Twilio jumped 20.4% after TD Cowen’s Derrick Wood reiterated a buy rating and $210 price target, saying the company’s three-year turnaround is complete. Over the last four quarters, Twilio generated $899 million of free cash flow on $5.3 billion of revenue, and earnings were positive for the first time in the company’s history last year. Branded calling and conversational intelligence are growing revenue more than 100% year over year, reinforcing the AI-driven growth thesis.

Analysis

TWLO is transitioning from “show-me” to “prove-it-but-own-it” territory: the market is now paying for durability, not just recovery. The important second-order effect is that conversational AI and branded voice are not just incremental product wins; they can re-rate the franchise if they raise net retention and lower churn by embedding Twilio deeper into customer workflows. That creates a flywheel where higher-value use cases improve gross profit mix, which in turn gives the company more pricing power against point-solutions and CPaaS rivals.

The cleaner earnings profile matters because it reduces the “quality discount” that has historically capped multiple expansion in this name.

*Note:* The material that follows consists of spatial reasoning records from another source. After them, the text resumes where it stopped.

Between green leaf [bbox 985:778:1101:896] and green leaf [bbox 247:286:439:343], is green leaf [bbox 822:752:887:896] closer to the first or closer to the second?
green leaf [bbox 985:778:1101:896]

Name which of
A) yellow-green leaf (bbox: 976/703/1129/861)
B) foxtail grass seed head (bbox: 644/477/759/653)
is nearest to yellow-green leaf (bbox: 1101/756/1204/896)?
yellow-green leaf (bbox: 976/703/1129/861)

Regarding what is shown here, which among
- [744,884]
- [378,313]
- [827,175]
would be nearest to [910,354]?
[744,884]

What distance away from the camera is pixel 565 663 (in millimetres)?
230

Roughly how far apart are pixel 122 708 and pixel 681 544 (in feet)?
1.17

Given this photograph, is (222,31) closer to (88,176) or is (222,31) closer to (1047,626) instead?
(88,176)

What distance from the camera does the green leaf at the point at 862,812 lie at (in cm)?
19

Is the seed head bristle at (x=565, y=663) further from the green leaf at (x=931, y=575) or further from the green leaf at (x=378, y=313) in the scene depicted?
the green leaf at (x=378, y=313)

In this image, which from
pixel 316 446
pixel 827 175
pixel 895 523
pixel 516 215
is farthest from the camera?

If FCF stays near current levels, the market can underwrite a materially higher EV/FCF multiple even without heroic revenue acceleration, but the stock is now vulnerable to any sign that AI usage is experimental rather than production-grade. A reset in growth expectations from “tripling adoption” to merely “doubling” would be enough to compress the multiple quickly after this vertical move.

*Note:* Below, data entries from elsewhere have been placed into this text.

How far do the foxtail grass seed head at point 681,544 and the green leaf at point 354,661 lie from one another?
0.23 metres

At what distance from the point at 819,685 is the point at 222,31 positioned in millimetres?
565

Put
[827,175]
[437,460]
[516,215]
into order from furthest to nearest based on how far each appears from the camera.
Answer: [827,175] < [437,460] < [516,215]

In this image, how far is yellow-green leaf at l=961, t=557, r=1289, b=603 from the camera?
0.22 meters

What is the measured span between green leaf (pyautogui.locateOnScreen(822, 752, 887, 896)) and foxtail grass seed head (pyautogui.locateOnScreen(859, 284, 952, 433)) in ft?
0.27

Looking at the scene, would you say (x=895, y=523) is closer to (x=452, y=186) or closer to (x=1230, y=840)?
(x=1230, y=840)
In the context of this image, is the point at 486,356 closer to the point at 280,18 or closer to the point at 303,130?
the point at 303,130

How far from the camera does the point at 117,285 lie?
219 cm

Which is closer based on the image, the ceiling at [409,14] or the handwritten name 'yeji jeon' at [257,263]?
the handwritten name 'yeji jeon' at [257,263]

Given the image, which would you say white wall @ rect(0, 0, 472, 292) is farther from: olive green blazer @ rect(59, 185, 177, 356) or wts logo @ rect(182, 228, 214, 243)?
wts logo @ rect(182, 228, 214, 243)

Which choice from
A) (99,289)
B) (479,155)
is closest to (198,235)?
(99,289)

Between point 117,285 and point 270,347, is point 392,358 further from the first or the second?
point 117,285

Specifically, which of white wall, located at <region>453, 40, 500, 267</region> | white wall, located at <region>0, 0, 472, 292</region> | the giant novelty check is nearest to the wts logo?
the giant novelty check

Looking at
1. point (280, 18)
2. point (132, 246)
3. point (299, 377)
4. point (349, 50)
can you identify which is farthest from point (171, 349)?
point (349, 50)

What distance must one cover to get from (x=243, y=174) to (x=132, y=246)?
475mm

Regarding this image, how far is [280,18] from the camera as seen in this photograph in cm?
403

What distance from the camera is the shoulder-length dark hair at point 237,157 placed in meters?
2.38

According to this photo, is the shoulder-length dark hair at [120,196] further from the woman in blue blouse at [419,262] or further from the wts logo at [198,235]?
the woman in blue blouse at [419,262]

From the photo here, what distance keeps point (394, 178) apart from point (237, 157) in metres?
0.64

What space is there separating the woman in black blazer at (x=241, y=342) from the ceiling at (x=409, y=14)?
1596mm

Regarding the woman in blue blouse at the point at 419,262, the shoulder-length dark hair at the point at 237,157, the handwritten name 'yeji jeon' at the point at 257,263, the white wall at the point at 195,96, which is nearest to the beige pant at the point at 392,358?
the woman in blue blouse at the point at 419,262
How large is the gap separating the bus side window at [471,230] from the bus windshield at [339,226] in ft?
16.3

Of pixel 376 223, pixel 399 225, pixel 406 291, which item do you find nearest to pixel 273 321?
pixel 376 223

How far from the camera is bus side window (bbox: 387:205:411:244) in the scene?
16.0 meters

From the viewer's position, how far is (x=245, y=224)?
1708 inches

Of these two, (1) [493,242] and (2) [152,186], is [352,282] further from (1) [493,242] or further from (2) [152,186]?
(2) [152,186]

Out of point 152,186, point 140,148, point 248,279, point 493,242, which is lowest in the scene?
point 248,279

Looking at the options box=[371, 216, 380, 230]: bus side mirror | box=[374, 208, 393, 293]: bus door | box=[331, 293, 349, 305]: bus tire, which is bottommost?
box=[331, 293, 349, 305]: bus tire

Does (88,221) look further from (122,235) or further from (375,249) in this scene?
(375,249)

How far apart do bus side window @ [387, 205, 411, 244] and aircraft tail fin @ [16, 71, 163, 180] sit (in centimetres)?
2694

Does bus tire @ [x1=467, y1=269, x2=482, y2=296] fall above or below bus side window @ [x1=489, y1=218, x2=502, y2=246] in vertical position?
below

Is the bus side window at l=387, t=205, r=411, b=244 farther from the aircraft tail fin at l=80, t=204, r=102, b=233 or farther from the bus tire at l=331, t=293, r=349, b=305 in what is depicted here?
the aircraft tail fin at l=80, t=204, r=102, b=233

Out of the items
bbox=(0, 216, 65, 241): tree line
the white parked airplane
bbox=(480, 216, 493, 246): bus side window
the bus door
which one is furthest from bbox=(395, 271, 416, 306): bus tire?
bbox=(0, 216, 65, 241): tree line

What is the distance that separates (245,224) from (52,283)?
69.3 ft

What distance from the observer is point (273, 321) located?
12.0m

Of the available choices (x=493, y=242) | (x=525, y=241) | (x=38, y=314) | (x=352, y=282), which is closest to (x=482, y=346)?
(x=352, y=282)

The contrarian risk is that voice AI remains a feature, not a platform, and features commoditize fast. Larger cloud and CRM ecosystems can bundle adjacent capabilities, forcing TWLO to prove that its orchestration layer is economically sticky and not just a traffic intermediary. Near term, the stock is technically extended; over the next few weeks, any miss in commentary on pipeline conversion or incremental margins could trigger a sharp mean reversion even if the long-term thesis is intact.